RECORDS FOR PROCESSING:
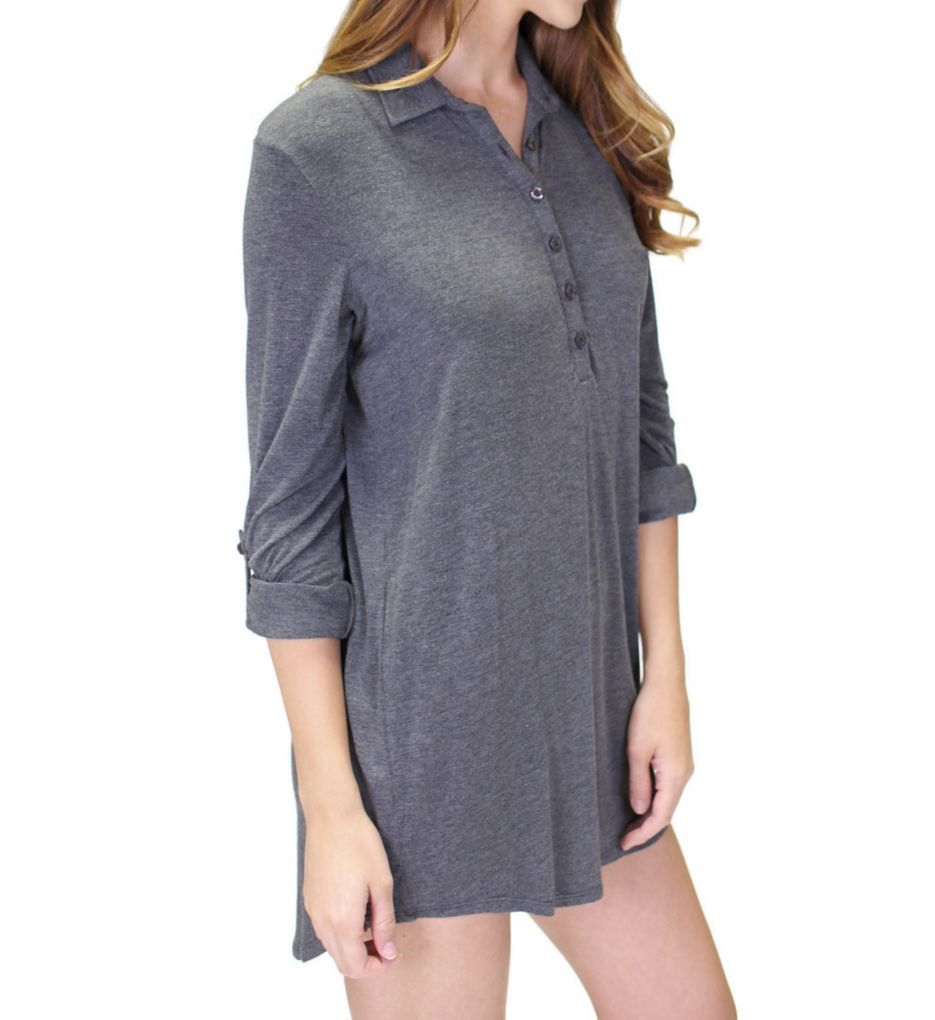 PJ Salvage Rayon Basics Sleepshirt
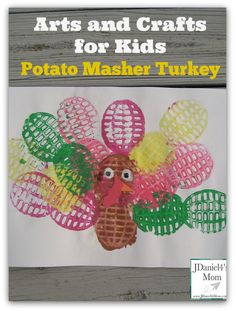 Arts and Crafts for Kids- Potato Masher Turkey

* * *

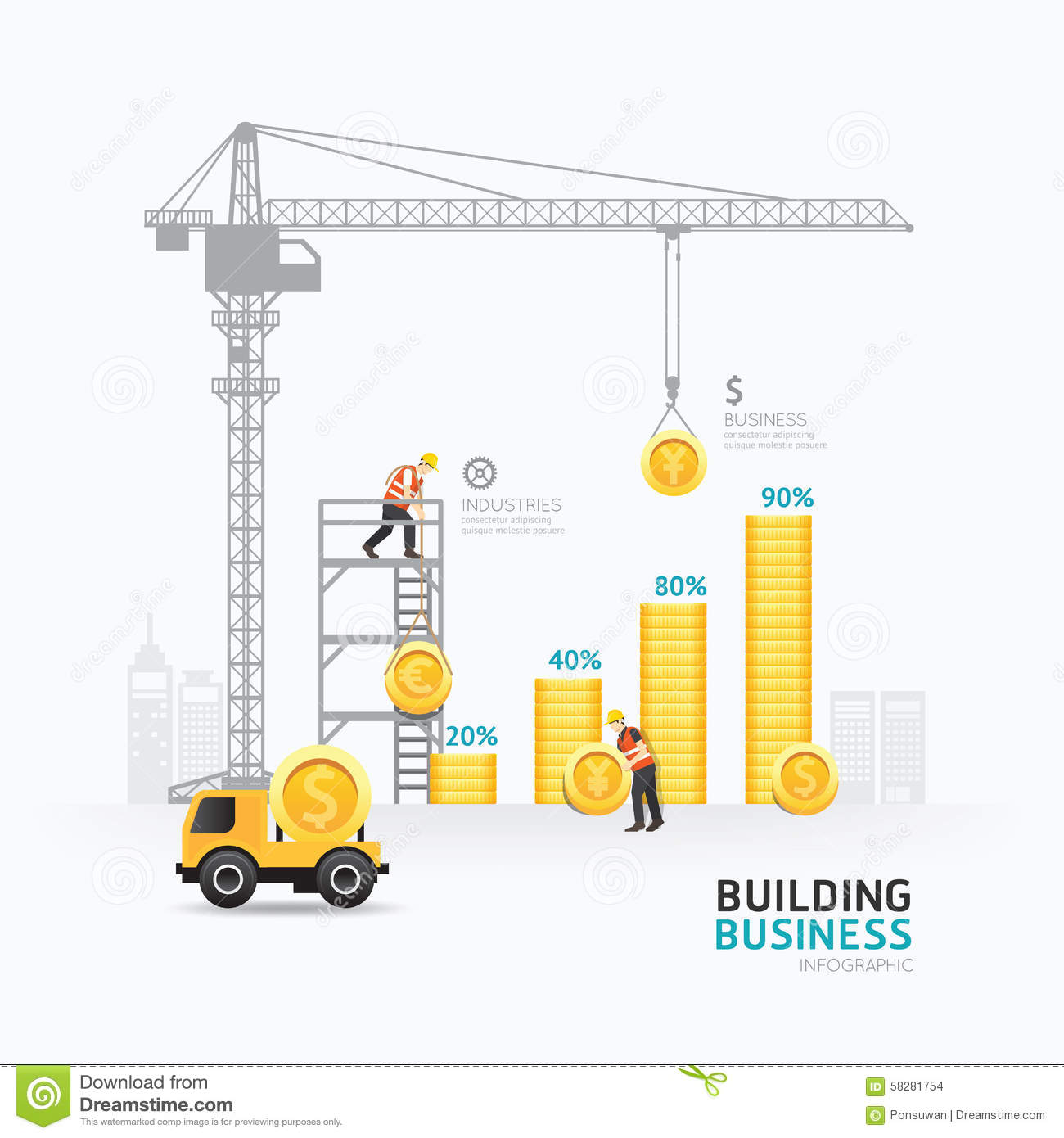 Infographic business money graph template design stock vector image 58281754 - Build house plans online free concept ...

EXERCISE:
Using the data above, copy exactly the lines from the one containing "PJ Salvage Rayon Basics Sleepshirt" to the one containing "Arts and Crafts", inclusive. Exclude the pictures.

TASK OUTPUT:
 PJ Salvage Rayon Basics Sleepshirt
 Arts and Crafts for Kids- Potato Masher Turkey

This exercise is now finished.